"Radikale Energiewende"

Gelände des Kernkraftwerk Isar (KKI). Foto (vor 2008): E.ON Kernkraft GmbH/CC BY-SA 3.0

Energie- und Klimawochenschau: Wie sehen die Alternativen zum russischen Erdgas aus? Von der verdrängten Klimakrise, von russischer Kohle und einem galoppierenden Ölpreis

Man sollte ja meinen, dass sich die Menschheit langsam mal um die sich vor ihr auftürmenden Krisen-Berge kümmern sollte. Doch stattdessen scheinen diesseits und jenseits der polnischen Ostgrenze alle nur an einer weiteren Eskalation der Konfrontation zu arbeiten.

Dabei wären da zum Beispiel die neusten Nachrichten aus dem Regenwald im Amazonasbecken. Eine am Montag im Fachblatt Nature Climate Change veröffentlichte Studie kommt zu dem Schluss, dass der Wald sich einer kritischen Schwelle nähert, in dem er den schwerer ausfallenden Trockenzeiten und den zunehmenden Rodungen nicht mehr widerstehen kann.
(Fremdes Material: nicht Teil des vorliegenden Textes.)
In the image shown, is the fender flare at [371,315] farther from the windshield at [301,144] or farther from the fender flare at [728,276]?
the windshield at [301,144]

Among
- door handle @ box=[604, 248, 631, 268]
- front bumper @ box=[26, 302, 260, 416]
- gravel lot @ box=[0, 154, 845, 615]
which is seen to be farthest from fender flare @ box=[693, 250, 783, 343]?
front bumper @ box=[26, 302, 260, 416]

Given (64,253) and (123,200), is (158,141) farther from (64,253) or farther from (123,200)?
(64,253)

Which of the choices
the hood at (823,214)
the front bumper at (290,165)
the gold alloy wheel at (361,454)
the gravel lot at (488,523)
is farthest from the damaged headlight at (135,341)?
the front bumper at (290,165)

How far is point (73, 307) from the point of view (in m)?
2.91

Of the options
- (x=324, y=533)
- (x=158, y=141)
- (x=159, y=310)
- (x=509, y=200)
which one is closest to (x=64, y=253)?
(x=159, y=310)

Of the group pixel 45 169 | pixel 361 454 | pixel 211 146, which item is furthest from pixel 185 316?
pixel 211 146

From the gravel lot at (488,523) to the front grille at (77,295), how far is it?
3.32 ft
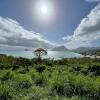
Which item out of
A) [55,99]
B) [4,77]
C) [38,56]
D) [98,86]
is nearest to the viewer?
[55,99]

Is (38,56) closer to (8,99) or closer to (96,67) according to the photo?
(96,67)

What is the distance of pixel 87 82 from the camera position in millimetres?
9070

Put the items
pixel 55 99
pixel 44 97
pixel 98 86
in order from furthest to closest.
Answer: pixel 98 86 < pixel 44 97 < pixel 55 99

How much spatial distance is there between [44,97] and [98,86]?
2.31m

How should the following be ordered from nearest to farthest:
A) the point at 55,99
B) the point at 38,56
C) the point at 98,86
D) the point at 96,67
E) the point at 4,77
→ the point at 55,99 → the point at 98,86 → the point at 4,77 → the point at 96,67 → the point at 38,56

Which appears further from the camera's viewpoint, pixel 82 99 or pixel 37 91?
pixel 37 91

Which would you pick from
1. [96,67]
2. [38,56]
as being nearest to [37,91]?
[96,67]

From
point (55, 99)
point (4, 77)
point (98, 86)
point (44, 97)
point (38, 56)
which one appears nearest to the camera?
point (55, 99)

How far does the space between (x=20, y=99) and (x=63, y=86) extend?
213 cm

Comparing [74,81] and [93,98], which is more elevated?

Seine Selbstheilungskräfte erschöpfen sich, und die ganze Landschaft könnte sich in eine Savanne verwandeln; drei Viertel des riesigen Urwaldes hätten in den letzten etwa 20 Jahren bereits ihre Widerstandskraft verloren.

Die Folgen wären ein gewaltiger Verlust an Artenvielfalt. Unter anderem würden zahllose medizinisch verwendbare Pflanzen verloren gehen, von denen noch immer erst ein Bruchteil erforscht und bekannt ist.

Außerdem würden Hunderttausende Menschen, die vom und im Wald leben, ihre Lebensgrundlage verlieren. Und nicht zuletzt würde das großflächige Absterben des Waldes große Mengen des Treibhausgases Kohlendioxid (CO2) freisetzen.

Quälende Fragen: Brauchen wir das russische Gas?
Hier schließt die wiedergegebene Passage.